Interscalene brachial plexus block (interscalene block) is regarded as an effective anesthetic and analgesic method for arthroscopic shoulder surgery.1 It can reduce the requirement for systemic analgesia after surgery and thus minimize related complications.2 However, the standard interscalene block technique requires large volumes of local anesthetics to achieve acceptable success rates.3 Thus, possible complications may occur due to the injection of such large amounts of local anesthetics, including hemodynamic, respiratory, and central nervous system impairment.2

Ultrasound guidance for interscalene block is becoming increasingly common, and it can maximize block quality while minimizing block-related complications by injection under direct visualization of the target nerve.4,5 The focus of previous investigations regarding the analgesic efficacy of low volumes of local anesthetics performed under ultrasound guidance has been more on reducing the incidence of complications rather than on the quality of analgesia.6,7

In this prospective randomized double-blind study, we hypothesized that ultrasound-guided interscalene block with 0.75% ropivacaine 5 mL could produce analgesic efficacy equivalent to that of 0.75% ropivacaine 10 mL after arthroscopic rotator cuff repair surgery with general anesthesia. Time to first analgesic request, postoperative pain, postoperative nausea and vomiting (PONV), hemidiaphragmatic paralysis, and other block-related complications as well as patient satisfaction were assessed.

Methods

Subjects

This study was conducted with approval of the Institutional Review Board of the Soonchunhyang University Bucheon Hospital (SCHBC_IRB_10_40) and in accordance with the Declaration of Helsinki. Written informed consent was obtained from each patient before enrolment in the study.

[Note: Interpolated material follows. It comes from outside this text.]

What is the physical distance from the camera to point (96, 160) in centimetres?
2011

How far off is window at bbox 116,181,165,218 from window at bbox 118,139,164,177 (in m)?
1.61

Sixty-two patients (ages 18-70 yr, American Society of Anesthesiologists’ physical status I and II) scheduled to undergo arthroscopic rotator cuff repair surgery were enrolled in the study. Exclusion criteria included a history of allergic or anaphylactic reaction to local anesthetics, pre-existing chronic obstructive pulmonary disease, renal or hepatic impairment, clinically relevant abnormal electrocardiogram (ECG), active infection at the planned injection site, coagulopathy, body mass index > 35 kg·m−2, pregnancy or lactation, history of drug abuse or psychosis, currently taking pain medication, pre-existing motor or sensory deficit, and patient refusal. On the day before surgery, the patients were randomly assigned using a computer-generated sequence to receive interscalene block with either 5 mL (Group 5) or 10 mL (Group 10) of 0.75% ropivacaine.

Ultrasound-guided interscalene brachial plexus block

After the intravenous route was secured in the contralateral forearm, routine monitors (ECG, noninvasive blood pressure, pulse oximetry) were applied. Patients were placed in the supine position with the neck rotated slightly to the contralateral side. The skin was prepared in typical sterile fashion. An interscalene block was performed using an M-Turbo® ultrasound system (SonoSite, Bothell, WA, USA) with a 13-6 MHz 38-mm high-frequency linear array transducer (HFL38x; SonoSite). The transducer was covered with a sterile adhesive bandage (Tegaderm®, 3 M Health Care, St. Paul, MN, USA).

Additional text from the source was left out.